59) Cennet Ve Ehl-i Cennetin Evsâfı
27 Haziran 2021
61) Mezheb
1 Temmuz 2021

RÜ’YETULLÂH

Hakk Teâlâ Hazretleri mekândan, cihetden, keyfiyetden münezzeh olduğu hâlde Zât-ı Pâk-ı Mukaddesesini ehl-i cennete gösterecekdir.

Ehl-i cennet cennetde, ehl-i cehennem cehennemde yerleşdikden sonra Cenâb-ı Ulûhiyyetden umûm ehl-i cennet (Firdevs)-i a’lâya da’vet olunub gâyet mükemmel bir zıyâfet keşîde (=çekilmiş, dizilmiş) buyurur son derece lezîz her dürlü taâmlar, şurublar yenüb içildikden sonra bir melek tarafından (Ey ehl-i cennet nezd-i samedânîde sizin içün va’d buyurulmuş gâyet büyük bir ni’met vardır şimdi anı incâz (=yerine getirme) etmek istiyoruz) diye nidâ olunur ehl-i cennet derler ki (O va’d buyurulmuş ni’met nedir Cenâb-ı Hakk mîzânda sevâbımız ağır kılmadı mı yüzlerimizi beyazlandırmadı mı cehennemden halâs eyleyüb bizi cennetine idhâl etmedi mi bunca niam-ı uzmâsına bizi müstağrak kılmadı mı?) Cenâb-ı Hakk tarafından buyurulur ki (Bugün bunların cümlesinden azîm bir ni’met daha ikrâm edeceğim) bunun üzerine Hakk Teâlâ tarafından ehl-i cennetin gözlerine başka bir kuvvet verilerek perde kaldırılur mekândan, cihetden, keyfiyetden münezzeh olduğu hâlde Zât-ı Pâk-ı İlâhiyyeyi cümle ehl-i cennet görüb hemân secdeye kapanurlar taraf-ı ilâhîden (Başınızı kaldırınız burası ibâdet mevzii değildir) buyurulur.

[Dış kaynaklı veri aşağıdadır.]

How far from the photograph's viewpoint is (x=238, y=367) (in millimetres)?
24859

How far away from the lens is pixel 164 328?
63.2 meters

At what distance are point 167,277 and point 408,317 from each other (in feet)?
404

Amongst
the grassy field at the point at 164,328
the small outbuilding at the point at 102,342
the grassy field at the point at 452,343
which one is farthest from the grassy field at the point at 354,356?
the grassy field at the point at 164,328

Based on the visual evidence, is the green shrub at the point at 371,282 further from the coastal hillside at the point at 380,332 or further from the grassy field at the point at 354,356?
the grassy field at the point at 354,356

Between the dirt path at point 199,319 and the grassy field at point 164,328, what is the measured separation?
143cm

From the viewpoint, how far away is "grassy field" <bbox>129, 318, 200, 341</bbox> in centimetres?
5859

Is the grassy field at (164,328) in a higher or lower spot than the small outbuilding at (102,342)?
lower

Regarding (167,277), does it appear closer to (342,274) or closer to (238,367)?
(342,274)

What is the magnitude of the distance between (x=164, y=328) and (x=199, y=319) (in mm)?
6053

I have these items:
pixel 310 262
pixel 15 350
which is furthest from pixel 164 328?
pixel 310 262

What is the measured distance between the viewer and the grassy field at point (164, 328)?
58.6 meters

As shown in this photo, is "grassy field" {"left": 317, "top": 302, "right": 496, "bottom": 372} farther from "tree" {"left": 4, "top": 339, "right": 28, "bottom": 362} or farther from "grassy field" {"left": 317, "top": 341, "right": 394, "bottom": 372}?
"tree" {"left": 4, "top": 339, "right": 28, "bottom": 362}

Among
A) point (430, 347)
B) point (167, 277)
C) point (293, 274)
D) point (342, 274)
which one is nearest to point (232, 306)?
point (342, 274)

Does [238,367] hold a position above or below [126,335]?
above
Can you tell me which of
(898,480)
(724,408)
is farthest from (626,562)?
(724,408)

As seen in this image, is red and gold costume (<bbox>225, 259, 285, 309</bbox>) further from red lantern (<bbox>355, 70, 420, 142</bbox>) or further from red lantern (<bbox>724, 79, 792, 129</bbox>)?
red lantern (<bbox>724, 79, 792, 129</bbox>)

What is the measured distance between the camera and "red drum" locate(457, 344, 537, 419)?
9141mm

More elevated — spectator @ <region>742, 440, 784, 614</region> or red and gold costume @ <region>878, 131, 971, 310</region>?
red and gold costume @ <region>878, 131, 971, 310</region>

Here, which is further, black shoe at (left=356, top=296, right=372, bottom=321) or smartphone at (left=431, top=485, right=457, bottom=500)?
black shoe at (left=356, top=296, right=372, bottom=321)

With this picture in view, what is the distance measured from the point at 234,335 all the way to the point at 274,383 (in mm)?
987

Ehl-i cennet bu ni’met-i uzmâya mazhar oldukları esnâda bundan evvel nâil oldukları her dürlü cennet ni’metlerini unudurlar ve ancak Zât-ı Pâk-ı Mukaddeseye nazar ile müstağrak olurlar çünki bu ni’met-i celîle bundan evvelki ni’metlerin cümlesinden daha lezzetli, daha sevgili gelür bundan sonra herkes kendi amel ve mertebesine göre (Zât-ı İlâhiyye)yi göreceklerdir kimi dâimâ kimi günde bir def’a kimi haftada bir def’a kimi de ancak bayram günleri göreceklerdir işte cennete girmekden gâyetü’l-gâye Hâlık Teâlâ Hazretleriyle mülâkât edüb Zât-ı Pâk-ı Samedâniyyesini müşâhede etmekdir.

Cehennem azâbından halâs olub cennet-i a’lâdaki bunca niam-ı uzmâya nâil olmak isteyen her erkek ve her kadın nefislerini Şerîat-ı Garrâ-yı Muhammediyyenin nehyeylediği her şeyden, cümle meâsîden (=günâhlar) men’ eyleyüb emreylediği şeylerin kâffesini kemâl-i ciddiyet ve arzu ile icrâya çalışmalı ve aslâ emr-i ilâhîden ayrılmamalıdır.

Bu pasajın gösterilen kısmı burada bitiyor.